Structure parsing (Structure) - singa-bio/singa GitHub Wiki

Structure parsing

Within the structure package SiNGA provides convenience methods to parse macromolecular structures from different platforms and files.

Structure retrieval

You can retrieve single or multiple structures with the StructureParser class. If you want to parse the structures online you have two options to choose from: pdb() and mmtf(). Using these options structures are fetched via their identifiers from the Protein Data Bank. If you want to parse a structure from a local file system, use the local() method.

Structure structure = StructureParser.pdb()
    .pdbIdentifier("5w0y")
    .parse();

To parse a single PDB structure (analogously use mmtf() to parse structures in MMTF format)

List<Structure> structures = StructureParser.pdb()
    .pdbIdentifiers(Arrays.asList("5F3P", "5G5T", "5J6Q", "5MAT"))
    .parse();

To parse a multiple PDB structure.

Additionally, structures can be parsed using local files or local representations of the PDB by using local(). Here files can be provided using the File and Path class as well as the String representation of the file location. The parsing of InputStreams os also possible. Packed Gzip files will be unpacked on the fly.

StructureParser.local()
    .fileLocation("your_folder/myPDBFile.pdb")
    .parse();

To parse a structure from the provided file.

localPDB localPdb = new LocalPDB("/srv/pdb");
List<Structure> structures = StructureParser.local()
    .localPDB(localPdb, Arrays.asList("5k2c", "5k2d", "5iu4", "5iu7"))
    .parse();

To use a local PDB installations as a source for structures.

Here it is important to prepare the local pdb in the standard PDB folder structure.

With ChainLists it is possible to parse only specific chains from a text file. To parse the chains from file it’s necessary to use the following format:

PDBID | separator | CHAINID

e.g.

1c0a:A

Use the .chainList(Path, String) method as follows:

List<Structures> structures = StructureParser.local()
         .localPDB(localPdb)
         .chainList(chainListPath, ":")
         .parse();

It is also possible to only parse specific domains using the annotations from the Pfam database. Furthermore you are able to parse chains containing these domains.

List<List<LeafSubstructure<?>>> domains = PfamParser.create()
                .version(PfamParser.PfamVersion.V31)
                .pfamIdentifier("PF17480")
                .all()

Provided data:
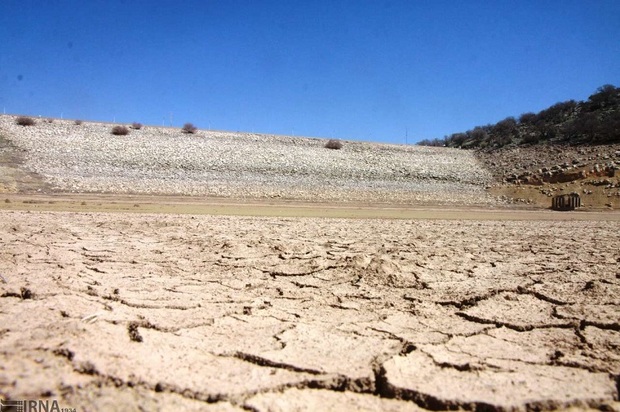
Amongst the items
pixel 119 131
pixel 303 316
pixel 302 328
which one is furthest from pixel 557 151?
pixel 302 328

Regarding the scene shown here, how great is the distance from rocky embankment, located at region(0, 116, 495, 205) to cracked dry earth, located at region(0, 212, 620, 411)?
1248 cm

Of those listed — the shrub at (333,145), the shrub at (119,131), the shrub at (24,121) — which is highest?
the shrub at (24,121)

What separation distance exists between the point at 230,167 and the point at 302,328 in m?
18.2

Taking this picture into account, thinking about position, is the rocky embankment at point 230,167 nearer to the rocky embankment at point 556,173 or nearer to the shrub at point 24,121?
the shrub at point 24,121

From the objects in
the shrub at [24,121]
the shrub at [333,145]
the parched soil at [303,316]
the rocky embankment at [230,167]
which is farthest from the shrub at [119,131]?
the parched soil at [303,316]

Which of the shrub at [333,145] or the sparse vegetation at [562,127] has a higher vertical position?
the sparse vegetation at [562,127]

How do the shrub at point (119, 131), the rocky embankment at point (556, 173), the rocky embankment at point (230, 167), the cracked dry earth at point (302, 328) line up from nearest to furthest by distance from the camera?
1. the cracked dry earth at point (302, 328)
2. the rocky embankment at point (230, 167)
3. the rocky embankment at point (556, 173)
4. the shrub at point (119, 131)

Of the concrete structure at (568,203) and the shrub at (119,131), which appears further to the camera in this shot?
the shrub at (119,131)

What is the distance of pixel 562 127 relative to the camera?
28.9 meters

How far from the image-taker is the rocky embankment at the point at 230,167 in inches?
690

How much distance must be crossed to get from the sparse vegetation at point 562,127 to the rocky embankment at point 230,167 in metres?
5.92

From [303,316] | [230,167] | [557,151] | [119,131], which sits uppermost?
[119,131]

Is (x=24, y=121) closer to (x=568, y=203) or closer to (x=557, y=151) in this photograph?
(x=568, y=203)

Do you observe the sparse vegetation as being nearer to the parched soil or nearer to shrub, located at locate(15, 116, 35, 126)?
the parched soil
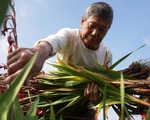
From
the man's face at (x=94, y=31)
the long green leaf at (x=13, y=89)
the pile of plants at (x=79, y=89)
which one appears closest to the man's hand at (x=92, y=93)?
the pile of plants at (x=79, y=89)

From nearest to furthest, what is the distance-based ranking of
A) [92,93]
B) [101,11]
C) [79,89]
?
[92,93] < [79,89] < [101,11]

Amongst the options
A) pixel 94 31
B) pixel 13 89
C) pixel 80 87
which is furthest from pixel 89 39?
pixel 13 89

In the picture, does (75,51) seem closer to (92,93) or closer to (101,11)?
(101,11)

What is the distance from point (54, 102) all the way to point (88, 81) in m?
0.14

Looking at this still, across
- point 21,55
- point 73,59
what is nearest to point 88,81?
point 73,59

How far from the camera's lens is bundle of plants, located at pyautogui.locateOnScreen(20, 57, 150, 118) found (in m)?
0.91

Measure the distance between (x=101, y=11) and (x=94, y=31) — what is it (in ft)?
0.44

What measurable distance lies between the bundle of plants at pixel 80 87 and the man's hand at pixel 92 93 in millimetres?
16

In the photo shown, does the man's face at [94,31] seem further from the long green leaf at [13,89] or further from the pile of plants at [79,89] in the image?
the long green leaf at [13,89]

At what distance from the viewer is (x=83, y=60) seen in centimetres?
136

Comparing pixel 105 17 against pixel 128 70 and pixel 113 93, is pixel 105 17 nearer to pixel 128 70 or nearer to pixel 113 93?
pixel 128 70

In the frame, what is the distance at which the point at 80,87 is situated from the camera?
1033mm

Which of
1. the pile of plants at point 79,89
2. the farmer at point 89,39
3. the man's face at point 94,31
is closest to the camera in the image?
the pile of plants at point 79,89

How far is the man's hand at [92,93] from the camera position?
0.94 m
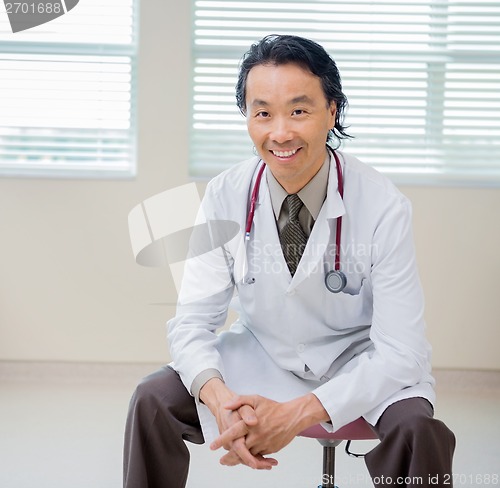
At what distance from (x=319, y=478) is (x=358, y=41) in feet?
6.37

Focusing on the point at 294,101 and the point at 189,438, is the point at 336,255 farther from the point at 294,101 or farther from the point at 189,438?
the point at 189,438

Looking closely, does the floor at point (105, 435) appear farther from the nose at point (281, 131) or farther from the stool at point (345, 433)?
the nose at point (281, 131)

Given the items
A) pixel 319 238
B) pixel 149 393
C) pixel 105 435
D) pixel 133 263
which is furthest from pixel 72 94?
pixel 149 393

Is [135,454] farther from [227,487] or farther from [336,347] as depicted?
[227,487]

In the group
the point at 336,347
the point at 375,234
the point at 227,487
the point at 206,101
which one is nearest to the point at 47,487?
the point at 227,487

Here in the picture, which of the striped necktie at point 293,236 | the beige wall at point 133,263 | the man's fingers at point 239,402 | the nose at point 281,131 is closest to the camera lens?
the man's fingers at point 239,402

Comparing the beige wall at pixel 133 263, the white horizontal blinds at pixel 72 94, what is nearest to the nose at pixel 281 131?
the beige wall at pixel 133 263

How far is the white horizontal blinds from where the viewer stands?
3.56 metres

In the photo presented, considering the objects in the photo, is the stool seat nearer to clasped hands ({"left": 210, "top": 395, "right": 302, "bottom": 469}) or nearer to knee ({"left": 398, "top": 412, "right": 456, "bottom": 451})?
clasped hands ({"left": 210, "top": 395, "right": 302, "bottom": 469})

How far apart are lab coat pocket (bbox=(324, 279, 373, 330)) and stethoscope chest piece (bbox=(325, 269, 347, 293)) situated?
0.08ft

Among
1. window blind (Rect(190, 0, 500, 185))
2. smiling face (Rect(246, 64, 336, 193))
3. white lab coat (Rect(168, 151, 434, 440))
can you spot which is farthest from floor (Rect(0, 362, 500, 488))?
smiling face (Rect(246, 64, 336, 193))

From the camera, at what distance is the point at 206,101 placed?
11.8ft

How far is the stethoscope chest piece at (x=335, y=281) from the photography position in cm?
184

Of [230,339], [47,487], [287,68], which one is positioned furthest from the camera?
[47,487]
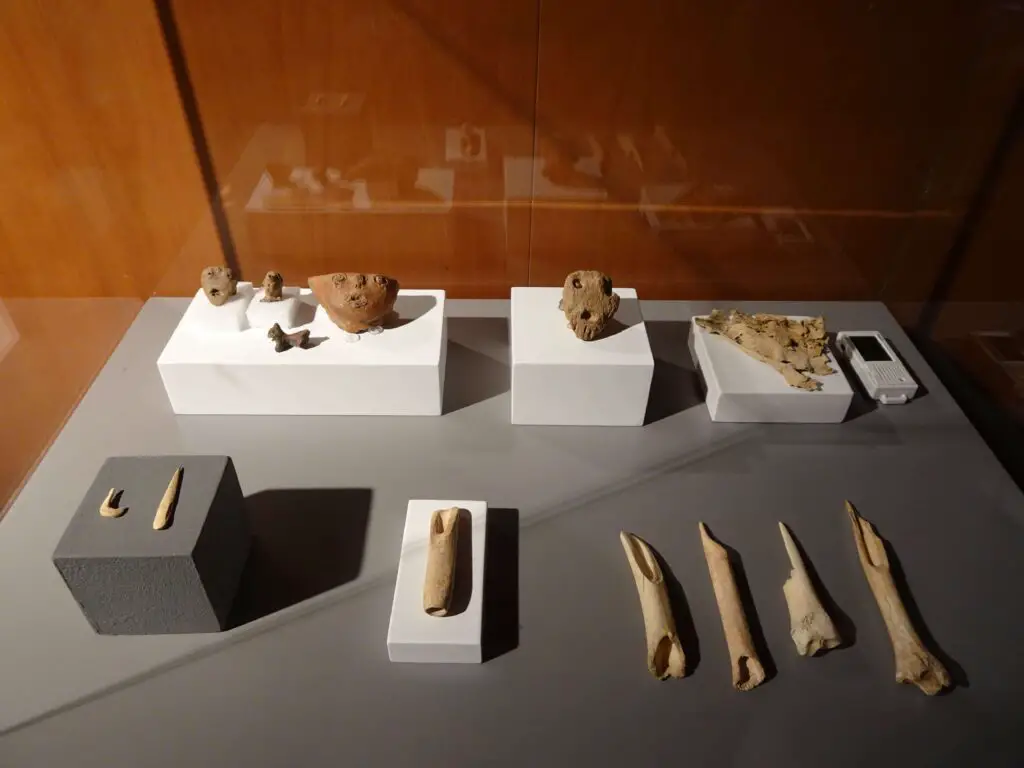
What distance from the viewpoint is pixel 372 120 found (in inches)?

What to do:
**a.** According to the SiNGA structure parsing page, what happens to packed Gzip files during local parsing?
**b.** Can you condense the paragraph of the SiNGA structure parsing page that begins "You can retrieve single or multiple structures" into a short bulleted list that keeps its main facts?
**c.** Carry on the SiNGA structure parsing page from its final line.

Numbered responses:
**a.** They are unpacked on the fly.

**b.**
- The StructureParser class retrieves one or several structures.
- There are two online options, pdb() and mmtf(). Both fetch structures from the Protein Data Bank by their identifiers.
- The local() method parses a structure from a local file system.

**c.**
                .domains();

To parse Leafsubstructures from the corresponding protein family, grouped by their chain of origin.

The MultiParser performs parsing of multiple structures from a single source. Using the iterator pattern the structures can be parsed and processed one by one. Each specified structure will be parsed lazily so parsing until a certain condition is met can be done without unnecessarily parsing structures.

StructureParser.MultiParser multiParser = StructureParser.pdb()
                .pdbIdentifiers(identifiers)
                .everything();

while (multiParser.hasNext()) {
   Structure next = multiParser.next();
}

Reducing

Structures can be parsed in a reduced form to omit parts that are not needed for further analysis to speed up the parsing process or further processing.

Structure structure = StructureParser.pdb()
    .identifier("1PQS")
    .model(2)
    .parse();

To only get model 2 for a multi model NMR structure.

Structure structure = StructureParser.pdb()
    .identifier("1BRR")
    .chain("A")
    .parse();

To only get chain A of a homomeric structure.

Structure structure = StructureParser.pdb()
    .identifier("2N5E")
    .model(3)
    .chain("B")
    .parse();

Reducers can also be combined.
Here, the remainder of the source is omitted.